Maybe 10 years ago, my dad's best friend hit me with two entirely unsolicited movie recommendations: Amazing Grace and Chuck and The Bingo Long Traveling All-Stars & Motor Kings (which I still haven't seen). Now, this friend, while an awesome guy, is also quite happily full of crap, and spends a lot of time spewing knowledge on things he actually knows very little about. So, it was with no little trepidation that I sat down to watch Amazing Grace and Chuck, a movie about a little league baseball player, an NBA superstar and, yes, nuclear disarmament. Yep, it's cheesy beyond all rational bounds of cheese, and weird and simplistic and idealized and all that -- and even today, I literally cannot talk about it without crying. (This post actually grew out of a conversation I had with my dad a few weeks ago during which I tried to remind him of the movie's plot. I had to stop because I got so choked up. Yes, I'm pathetic.)

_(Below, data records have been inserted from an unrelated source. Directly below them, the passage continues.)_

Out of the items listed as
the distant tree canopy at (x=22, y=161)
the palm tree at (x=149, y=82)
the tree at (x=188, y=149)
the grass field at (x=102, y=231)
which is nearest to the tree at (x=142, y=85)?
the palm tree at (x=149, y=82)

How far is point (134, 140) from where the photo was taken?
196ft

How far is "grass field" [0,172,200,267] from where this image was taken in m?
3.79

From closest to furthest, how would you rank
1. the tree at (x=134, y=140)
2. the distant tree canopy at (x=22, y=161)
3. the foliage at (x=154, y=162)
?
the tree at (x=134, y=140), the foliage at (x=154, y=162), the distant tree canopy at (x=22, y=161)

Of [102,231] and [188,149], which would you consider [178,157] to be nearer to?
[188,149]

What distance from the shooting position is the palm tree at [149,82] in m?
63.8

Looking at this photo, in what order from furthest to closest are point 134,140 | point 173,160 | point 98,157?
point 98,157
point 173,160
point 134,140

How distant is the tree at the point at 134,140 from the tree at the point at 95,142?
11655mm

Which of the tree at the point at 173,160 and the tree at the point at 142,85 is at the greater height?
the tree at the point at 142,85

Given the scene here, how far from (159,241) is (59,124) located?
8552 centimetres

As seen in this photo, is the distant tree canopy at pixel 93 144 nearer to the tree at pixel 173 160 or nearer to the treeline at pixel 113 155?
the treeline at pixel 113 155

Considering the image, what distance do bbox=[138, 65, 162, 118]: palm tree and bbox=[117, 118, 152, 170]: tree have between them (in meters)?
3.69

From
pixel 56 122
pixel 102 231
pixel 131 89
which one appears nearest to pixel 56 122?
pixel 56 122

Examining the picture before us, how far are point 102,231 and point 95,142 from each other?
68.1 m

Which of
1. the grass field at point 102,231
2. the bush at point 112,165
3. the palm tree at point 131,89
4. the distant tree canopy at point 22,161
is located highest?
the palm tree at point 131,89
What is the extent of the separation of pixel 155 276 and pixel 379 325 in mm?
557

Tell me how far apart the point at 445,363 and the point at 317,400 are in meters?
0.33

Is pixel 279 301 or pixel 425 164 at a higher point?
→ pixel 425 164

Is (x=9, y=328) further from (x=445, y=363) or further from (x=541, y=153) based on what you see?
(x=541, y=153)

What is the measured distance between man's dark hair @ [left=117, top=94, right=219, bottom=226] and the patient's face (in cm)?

For the 99.4% of you who have never seen the movie, it's about a kid named Chuck (played by the adorable, worried-looking Joshua Zuehlke, who never appeared on screen again) who is a great little league pitcher and also the son of a fighter pilot. As a special school trip, his dad hooks Chuck's class up with a visit to the local nuclear base, where some asshead military guy informs Chuck that, if a nuclear bomb went off as his sister, say, dropped a fork, she'd be vaporized before it hit the floor. (This man clearly has never talked to a child before.) Needless to say, this haunts Chuck, and he finally decided to give up his "best thing" -- pitching -- as a protest against nuclear weapons. Oh, and he stops talking, too. Chuck is a very serious kid. Eventually, a basketball player named "Amazing Grace" Smith (played by NBA Hall of Famer Alex English) read sabout Chuck's protest and, deciding to join him, just shows up at Chuck's house. Once Amazing Grace signs on, a flood of on-strike -- but still talking -- professional athletes move in, and they all live in a happy, anti-nukes commune. Then things get nasty (and this is when I start to cry when I try to talk about it) -- there's all sort of pissed off stuff in the press, but shady corporations are also angry, and a plane blows up and somebody dies. Seriously. It's awful.

Things get so big that, quite reasonably of course, the president (Gregory Peck, lending the thing some gravity) and the Soviet Premier get involved, and the world changes. I don't want to spoil the big weepy finale for you, but when Chuck goes back to playing finally, the waterworks start for real -- I get chills just thinking about it. Then, at the very end, the screen fades to black, and the words "Wouldn't it be nice?" appear. Which, you know, makes it ok that it's so impossible and cheesy, because the whole thing is just a big, idealized fantasy.

I swear to you that my heart hurts when it's over, though whether that's from all the crying or the tragic story, I'll never know. Either way, it's horrible and absurd and sad and so totally fantastic, and I demand that you all go rent it this minute. Please. Buy tissues.